Page excerpt:
-------------------------

PATCH: change splay_tree_key & splay_tree_value types to void*

Thu Aug 31 10:28:00 GMT 2000

>>>>> "Greg" == Greg McGary <greg@mcgary.org> writes:

    Greg> weeks ago, and look forward to more of your informed
    Greg> opinions.  I'm glad to hear you're a supporter of this work,
    Greg> and am sure you'll continue show your support through rapid
    Greg> response to BP patches!  8^)

:-)  Not likely in the short term.  I'm very busy over the next few
weeks, but CodeSourcery has scheduled me to work on GCC a lot after
that point.

    >> I would suggest you *do* go with the permissive thing here,
    >> unless the user specifically switches on a maximum paranoia
    >> flag.

    Greg> What exactly do you mean by "almost bug"?  Do you mean a

I mean, basically, anything that is not likely to actually cause bad
output or bad behavior in the program.  Many technically invalid
practices don't actually cause trouble on most systems; casting from
`int' to `void *' is not portable, but harmless on many 32-bit
systems.  Only some users will care about this -- many will not.

    Greg> Besides those attributable to K&Risms such as lack of
    Greg> prototypes and pointer/int casts, what other varieties of
    Greg> "almost bugs" stand out in your memory?  

Another one was trailing arrays:

  struct S { int i [1]; };

It's specifically allowed by C/C++ to make a bigger array, and index
through `i' with indices bigger than 1.

-------------------------

Data shown:
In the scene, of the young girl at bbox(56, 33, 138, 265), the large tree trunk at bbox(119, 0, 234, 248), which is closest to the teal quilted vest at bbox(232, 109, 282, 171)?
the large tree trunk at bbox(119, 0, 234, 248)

-------------------------

Written tasks:
1. In the GCC patch thread, which company has scheduled the writer to work on GCC after the next few weeks?
2. Carry on the GCC patch thread from its final sentence.

Task answers:
1. CodeSourcery

2.
  struct S { char c[3]; char d[4]; };

If you have a pointer into `c' you can't use it to index into `d' --
but people can, and do, and sometimes that's OK.  

    >> It's hard to do source-assisted run-time error-checking in
    >> programs that aren't typesafe -- and programs that cast
    >> integers to pointers and back are included in that category.

    Greg> Exactly.  I think of BPs as a testing strategy that is
    Greg> available for programs that have already achieved a standard
    Greg> of type safety through rigorous use of function prototypes
    Greg> and proper casting. 

Most programs don't exist a vacuum.  One of the key things is working
with uninstrumented code, i.e., libraries that are not compiled with
BP enabled.  So, the `char* -> int -> char*' example I gave above is
just a short-hand for a call to an instrumented function:

     // Uninstrumented code
     extern void f(char *); 
     void g(char *s) { f(s); } 
     --
     // Instrument 
     void f(char *s) { strcmp (s, s); }

This will again lead to a pointer that doesn't have known bounds.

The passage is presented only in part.